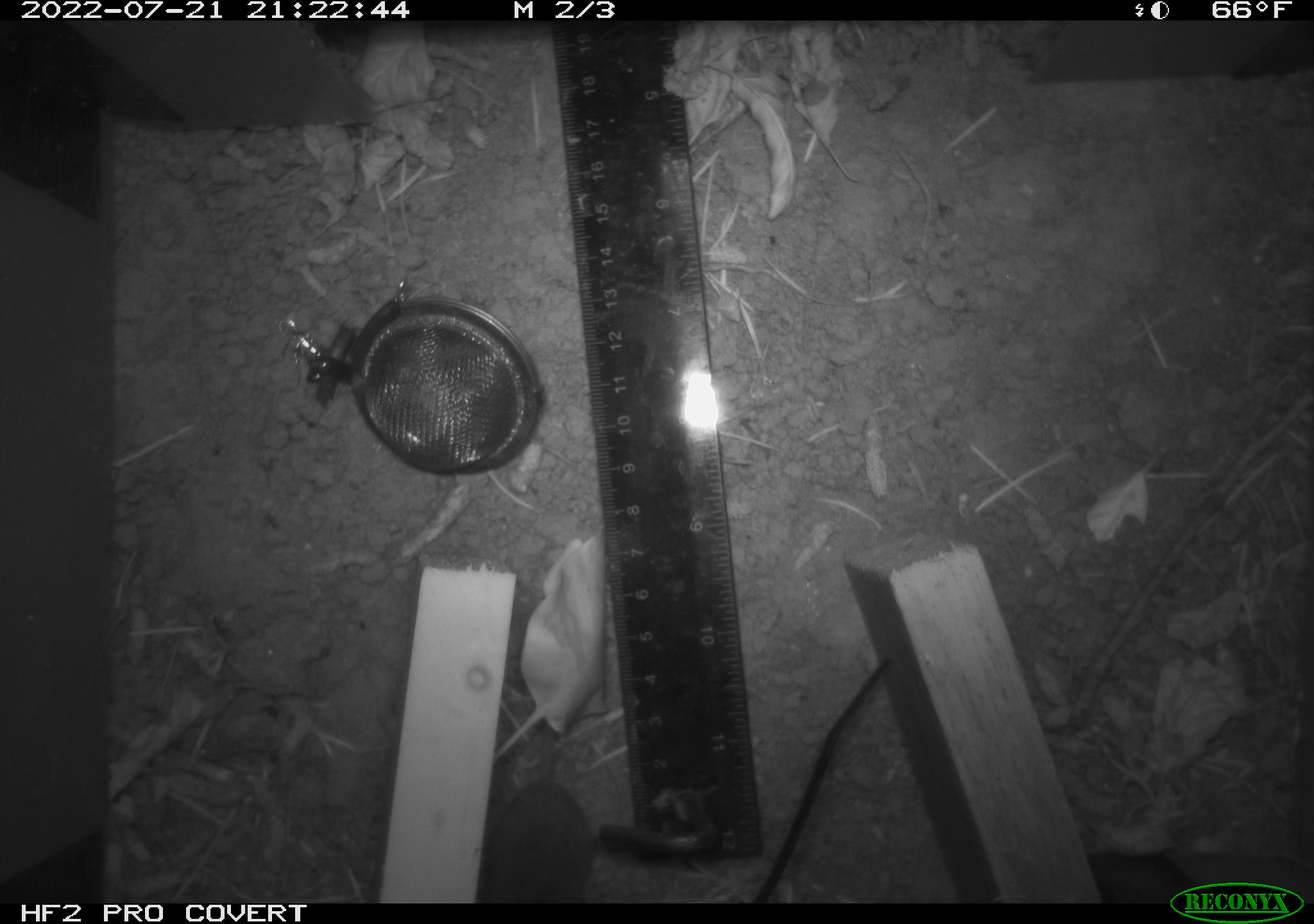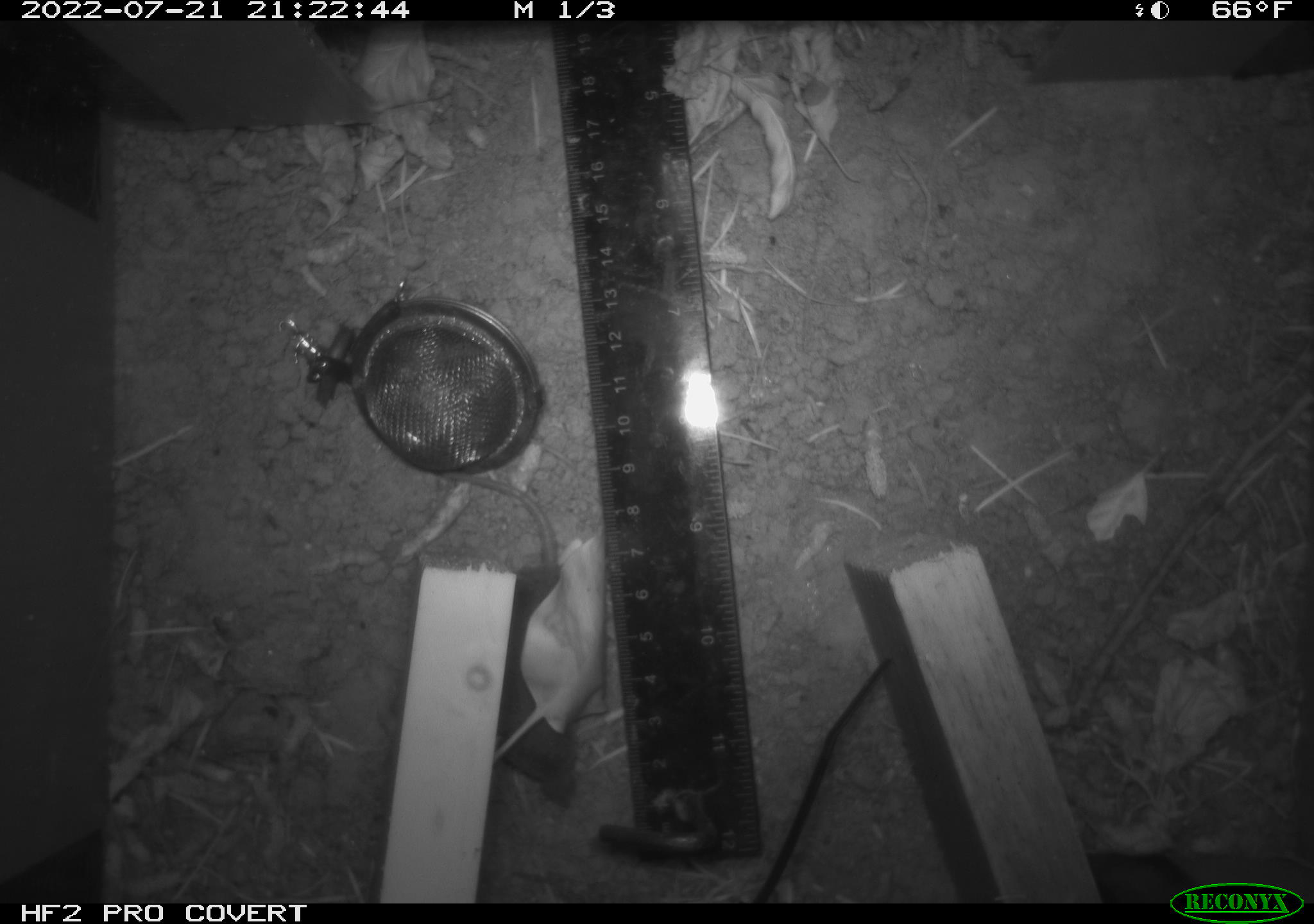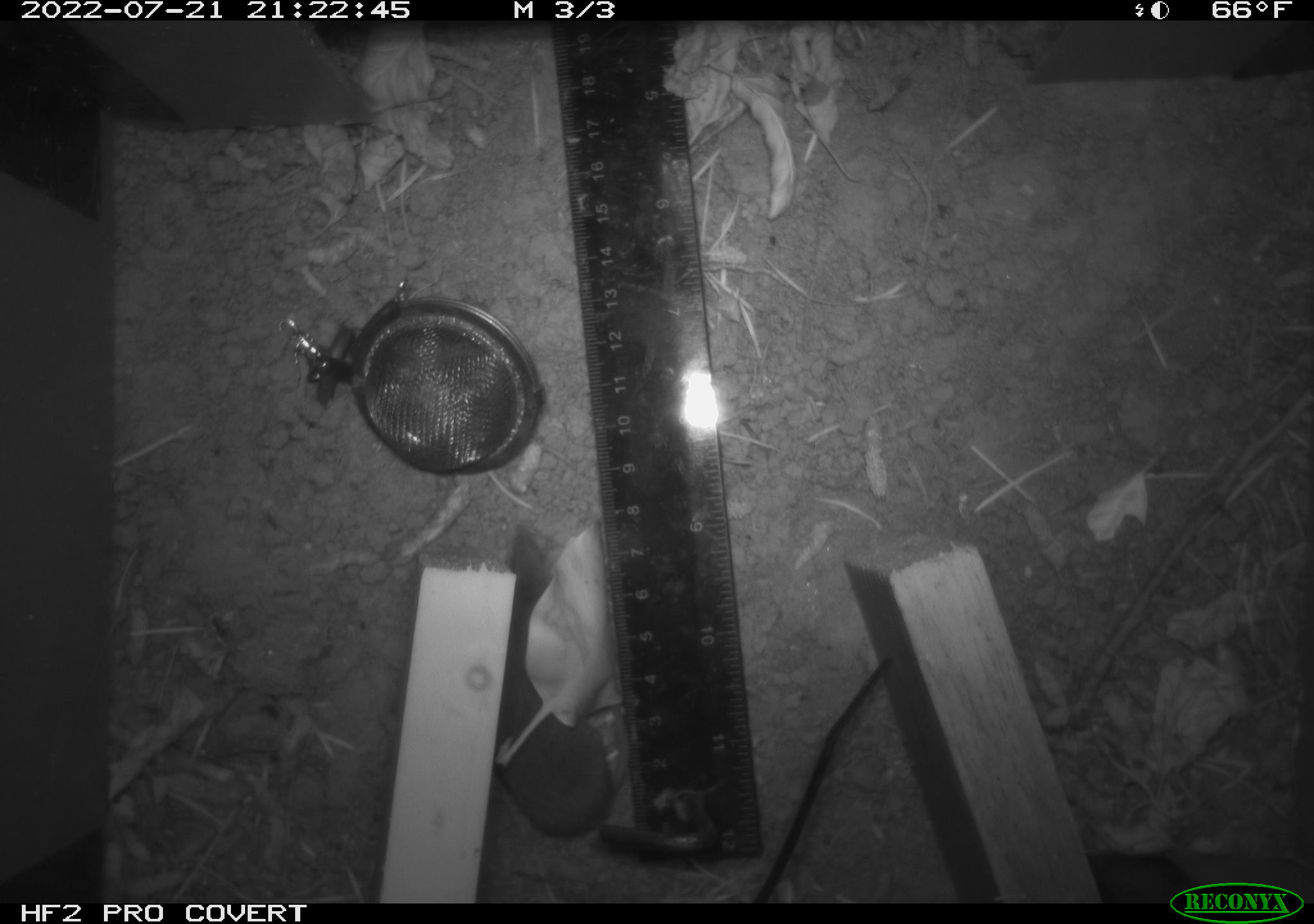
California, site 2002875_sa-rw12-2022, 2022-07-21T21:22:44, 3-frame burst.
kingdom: Animalia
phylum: Chordata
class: Mammalia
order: Eulipotyphla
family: Soricidae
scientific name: Soricidae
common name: shrews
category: soricidae family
:::::
:: Exercise directions ::
Each record is to be written out exactly. No picture goes in.

:: Output for this task ::
California, site 2002875_sa-rw12-2022, 2022-07-21T21:22:44, 3-frame burst.
kingdom: Animalia
phylum: Chordata
class: Mammalia
order: Eulipotyphla
family: Soricidae
scientific name: Soricidae
common name: shrews
category: soricidae family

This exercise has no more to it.